▸ DATA EXCERPTS
■ ■ ■ ■

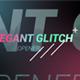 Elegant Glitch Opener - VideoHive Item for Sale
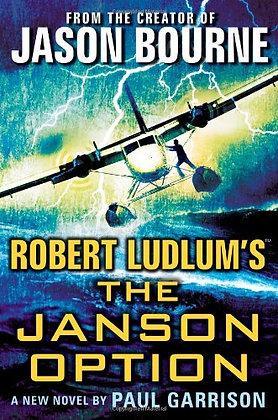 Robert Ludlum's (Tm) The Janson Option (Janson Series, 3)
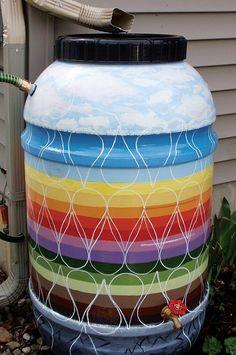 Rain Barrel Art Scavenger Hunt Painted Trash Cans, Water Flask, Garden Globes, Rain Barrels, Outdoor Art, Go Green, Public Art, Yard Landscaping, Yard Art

■ ■ ■ ■

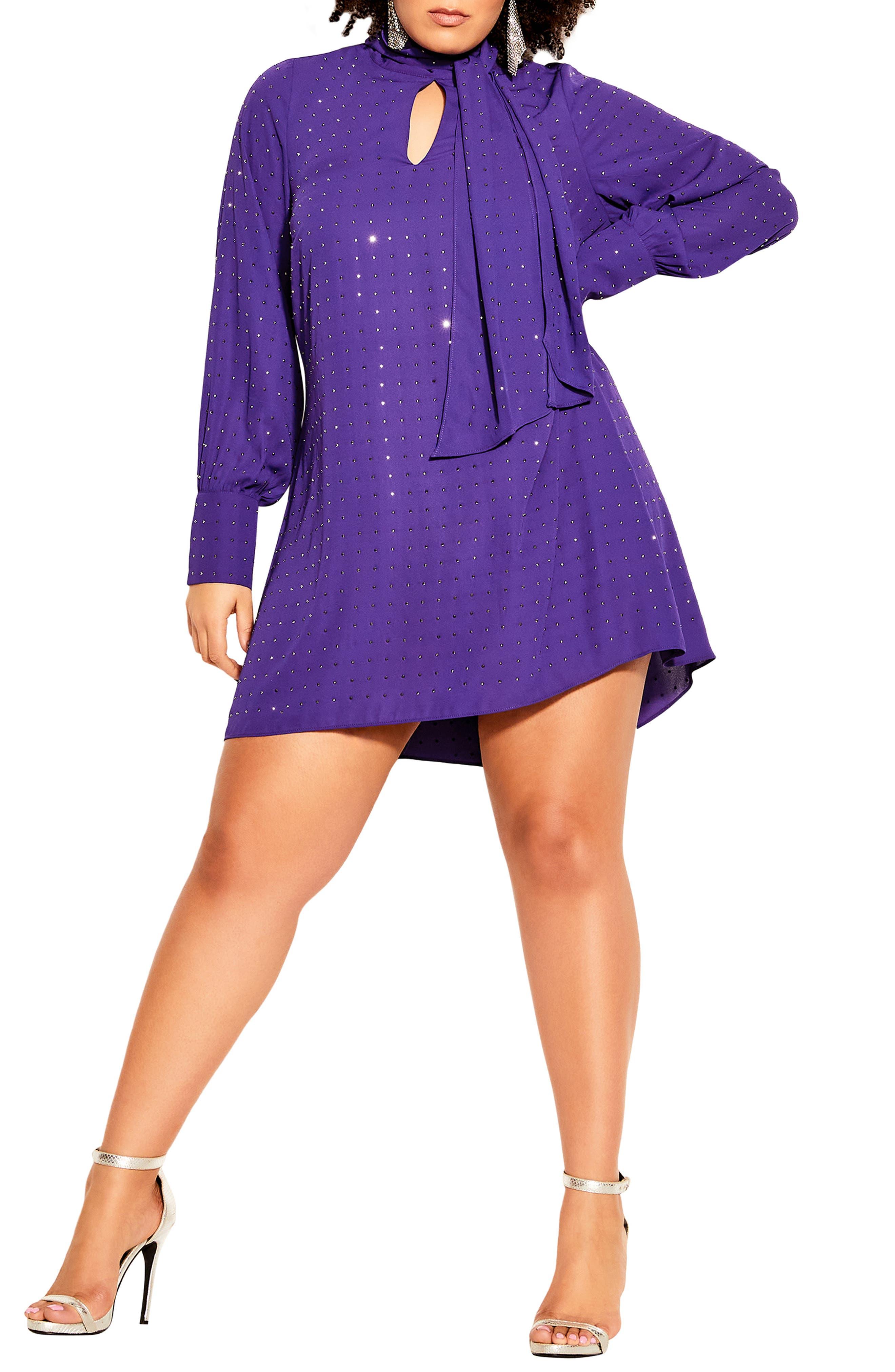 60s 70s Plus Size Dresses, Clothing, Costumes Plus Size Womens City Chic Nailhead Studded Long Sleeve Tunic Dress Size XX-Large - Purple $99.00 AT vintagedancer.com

■ ■ ■ ■

▸ TASK BRIEF
What you write must match the listing exactly, from the line with "Robert Ludlum's (Tm)" up to and including the line with "Rain Barrel Art". Pictures stay out.

▸ RESPONSE TO THIS TASK
 Robert Ludlum's (Tm) The Janson Option (Janson Series, 3)
 Rain Barrel Art Scavenger Hunt Painted Trash Cans, Water Flask, Garden Globes, Rain Barrels, Outdoor Art, Go Green, Public Art, Yard Landscaping, Yard Art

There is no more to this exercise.